- Task details
Please reproduce the data below, substituting "spectacles" for every instance of "eyeglasses" and keeping everything else unchanged.
──────────────────────────────
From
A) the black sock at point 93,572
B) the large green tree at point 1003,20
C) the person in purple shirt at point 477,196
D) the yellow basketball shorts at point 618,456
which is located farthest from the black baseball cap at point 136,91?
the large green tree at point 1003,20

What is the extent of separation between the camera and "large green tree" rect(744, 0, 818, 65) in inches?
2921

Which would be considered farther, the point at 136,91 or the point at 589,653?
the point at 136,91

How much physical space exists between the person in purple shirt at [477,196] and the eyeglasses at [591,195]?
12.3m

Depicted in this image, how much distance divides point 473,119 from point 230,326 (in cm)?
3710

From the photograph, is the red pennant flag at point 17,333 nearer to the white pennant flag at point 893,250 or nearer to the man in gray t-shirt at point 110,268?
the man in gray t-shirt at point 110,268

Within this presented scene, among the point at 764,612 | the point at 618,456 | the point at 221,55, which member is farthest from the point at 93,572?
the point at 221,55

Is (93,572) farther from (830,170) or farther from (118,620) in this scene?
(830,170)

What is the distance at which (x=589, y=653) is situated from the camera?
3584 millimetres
──────────────────────────────
- Correct response
From
A) the black sock at point 93,572
B) the large green tree at point 1003,20
C) the person in purple shirt at point 477,196
D) the yellow basketball shorts at point 618,456
which is located farthest from the black baseball cap at point 136,91?
the large green tree at point 1003,20

What is the extent of separation between the camera and "large green tree" rect(744, 0, 818, 65) in inches?
2921

Which would be considered farther, the point at 136,91 or the point at 589,653?
the point at 136,91

How much physical space exists between the person in purple shirt at [477,196] and the spectacles at [591,195]?
12.3m

Depicted in this image, how much distance divides point 473,119 from point 230,326 (in cm)?
3710

From the photograph, is the red pennant flag at point 17,333 nearer to the white pennant flag at point 893,250 or nearer to the man in gray t-shirt at point 110,268?
the man in gray t-shirt at point 110,268

Within this presented scene, among the point at 764,612 | the point at 618,456 | the point at 221,55, which member is farthest from the point at 93,572?
the point at 221,55

Is (93,572) farther from (830,170) or farther from (118,620) in this scene?
(830,170)

What is the distance at which (x=589, y=653) is situated from the camera?
3584 millimetres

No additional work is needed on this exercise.